▶ TEXT SEGMENT:
I met one of the photographers (Zeng) long time before I knew of Traub’s project. As a researcher doing ethnographic work in the neighbourhood, I was very interested in different types of exchanges between Chinese and foreign individuals; and when I came across the photographers on the bridge, I thought something similar to what Traub describes. I thought of the photographs as material evidence of the kinds of exchanges that I was trying to investigate. I befriended Zeng, and explained to him that I was working in a university, and that I was interested in African presence in the region, and I got some 80 pictures from him – he carefully chose the pictures so as to not give me any recent photos (i.e. of people actually living in the neighbourhood at that time), they were all from two or three years back (see image above).

Around a year after I met Zeng, he told me that an American photographer (Traub) had also asked for his pictures and that Traub would  take them to the US – I was a little suspicious. Zeng always spoke about the pictures as ‘his’ pictures, so he had a sense of ownership. Later he told me that the pictures would be in an exhibition in the US and possibly in a book. When I asked him about what he felt about having an American photographer taking his pictures to the US and publishing a book, he explained that he was not so sure about the whole process but that he was very happy to have his pictures shown in an exhibition. At that point, he gave me the impression that he was thinking of himself as a photographer – one that had had his pictures exhibited internationally.

▶ REQUEST 1: Transcribe the passage on Zeng's photographs, everything from "Around a year" down to "pictures exhibited internationally.".
▶ REQUEST 2: In the passage on Zeng's photographs, list each thing that Zeng is reported as telling or explaining to the writer.

▶ DATA SHOWN:
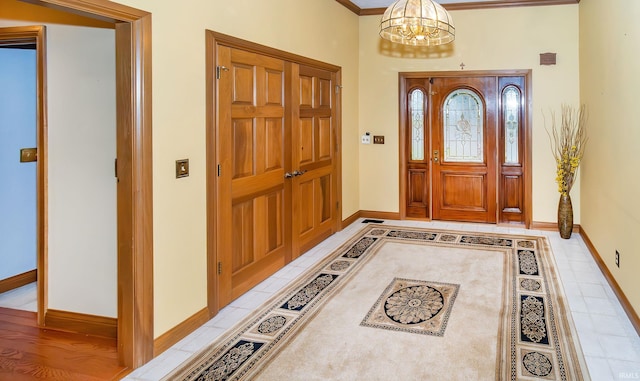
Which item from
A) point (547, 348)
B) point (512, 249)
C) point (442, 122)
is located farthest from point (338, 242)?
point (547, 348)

* * *

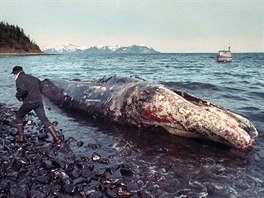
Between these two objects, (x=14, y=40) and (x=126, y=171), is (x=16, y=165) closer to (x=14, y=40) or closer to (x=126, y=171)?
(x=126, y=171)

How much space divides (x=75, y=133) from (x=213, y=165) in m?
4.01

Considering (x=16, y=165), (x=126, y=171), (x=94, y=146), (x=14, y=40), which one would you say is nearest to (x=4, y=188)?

▶ FINAL RESULT 1:
Around a year after I met Zeng, he told me that an American photographer (Traub) had also asked for his pictures and that Traub would  take them to the US – I was a little suspicious. Zeng always spoke about the pictures as ‘his’ pictures, so he had a sense of ownership. Later he told me that the pictures would be in an exhibition in the US and possibly in a book. When I asked him about what he felt about having an American photographer taking his pictures to the US and publishing a book, he explained that he was not so sure about the whole process but that he was very happy to have his pictures shown in an exhibition. At that point, he gave me the impression that he was thinking of himself as a photographer – one that had had his pictures exhibited internationally.

▶ FINAL RESULT 2:
- An American photographer (Traub) had also asked for his pictures.
- Traub would take the pictures to the US.
- The pictures would be in an exhibition in the US and possibly in a book.
- He was not so sure about the whole process.
- He was very happy to have his pictures shown in an exhibition.